Based on the literatures, it shows that many of the previous works focuses on denormalization and rowkey design as part of their schema transformation technique from the relational database to the NoSQL database. However, none of the previous works have considered schema transformation with read pattern, nested, and multiple nested, and rowkey design in a single solution. The combination of all mentioned criterion can improve query performance and also reduce storage size as it fits the nature of column-oriented database schema. Therefore, this study focuses on schema transformation using denormalization with read pattern, nested and multiple nested table merging and rowkey design a solution to reduce unnecessary production of redundant column families that increases storage size and to improve query performance of the resulted column-oriented database.

3 Proposed Approach

The proposed schema transformation technique has three main steps as listed as follows:

1) Step 1: Denormalization with read pattern

2) Step 2: Nested and multiple nested table merging

3) Step 3: Rowkey design

Fig. 2 below shows the steps for the proposed schema transformation technique of this study.

images

Figure 2: Proposed schema transformation technique

Step 1: Denormalization with Read Pattern

In the proposed schema transformation technique, the database schema and query logs of the relational database are analyzed to identify the origin’s data access pattern. The data access pattern consists of the read pattern and the write pattern of the application system [26–31]. The read pattern is derived from the SELECT statement of the query logs while the write pattern is derived from the INSERT statement and the UPDATE statement of the query logs. In this study, in order to design the HBase database schema, the read pattern is used to determine the access key of the record from the conditional expression of a SELECT statement. This is based on the previous works in that uses data access pattern in [13,26,27] which also focuses only on the read pattern. In the proposed work, denormalization with read pattern is performed as the first step in schema transformation technique to avoid merging of unrelated relational tables that do not have the same read pattern.

The basic form of the SQL statement to identify a read pattern is shown as follows:

Given a SELECT statement for a query log Q [32]:

Q: SELECT <attribute list> FROM <table list> WHERE <condition>;

where:

i. <attribute list> is a list of attribute names whose values are retrieved by the query,

ii. <table list> is a list of relation names required to process the query,

iii. <condition> is a conditional expression that identifies the records to be retrieved by the query.
-=-=-=-=-
SET EXERCISE 1:
List the three main steps of the proposed technique, as given in the excerpt on schema transformation.
-=-=-=-=-
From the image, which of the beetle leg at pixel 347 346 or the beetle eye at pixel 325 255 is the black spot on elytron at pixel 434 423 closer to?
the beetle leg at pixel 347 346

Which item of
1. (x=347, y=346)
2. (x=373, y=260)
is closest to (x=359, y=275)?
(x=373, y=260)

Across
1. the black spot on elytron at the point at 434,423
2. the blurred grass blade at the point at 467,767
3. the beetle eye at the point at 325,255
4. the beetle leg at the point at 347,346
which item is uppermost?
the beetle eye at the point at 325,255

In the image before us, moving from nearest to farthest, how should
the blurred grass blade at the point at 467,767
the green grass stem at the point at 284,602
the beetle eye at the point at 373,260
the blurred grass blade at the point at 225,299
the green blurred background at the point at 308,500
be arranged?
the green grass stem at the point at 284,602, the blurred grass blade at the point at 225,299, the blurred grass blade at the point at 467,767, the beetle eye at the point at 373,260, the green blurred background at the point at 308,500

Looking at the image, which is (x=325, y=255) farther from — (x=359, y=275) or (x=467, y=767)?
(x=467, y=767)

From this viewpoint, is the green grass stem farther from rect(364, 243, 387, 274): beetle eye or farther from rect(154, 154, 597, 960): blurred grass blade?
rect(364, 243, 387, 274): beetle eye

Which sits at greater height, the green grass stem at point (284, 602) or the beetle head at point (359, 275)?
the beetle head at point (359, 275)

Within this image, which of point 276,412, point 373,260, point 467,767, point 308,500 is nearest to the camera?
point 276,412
-=-=-=-=-
SET EXERCISE 2:
Pull out every line of the records that contains the string "green". Case counts.

FINAL RESULT 1:
1. Denormalization with read pattern
2. Nested and multiple nested table merging
3. Rowkey design

FINAL RESULT 2:
the green grass stem at the point at 284,602
the green blurred background at the point at 308,500
the green grass stem at the point at 284,602, the blurred grass blade at the point at 225,299, the blurred grass blade at the point at 467,767, the beetle eye at the point at 373,260, the green blurred background at the point at 308,500
From this viewpoint, is the green grass stem farther from rect(364, 243, 387, 274): beetle eye or farther from rect(154, 154, 597, 960): blurred grass blade?
Which sits at greater height, the green grass stem at point (284, 602) or the beetle head at point (359, 275)?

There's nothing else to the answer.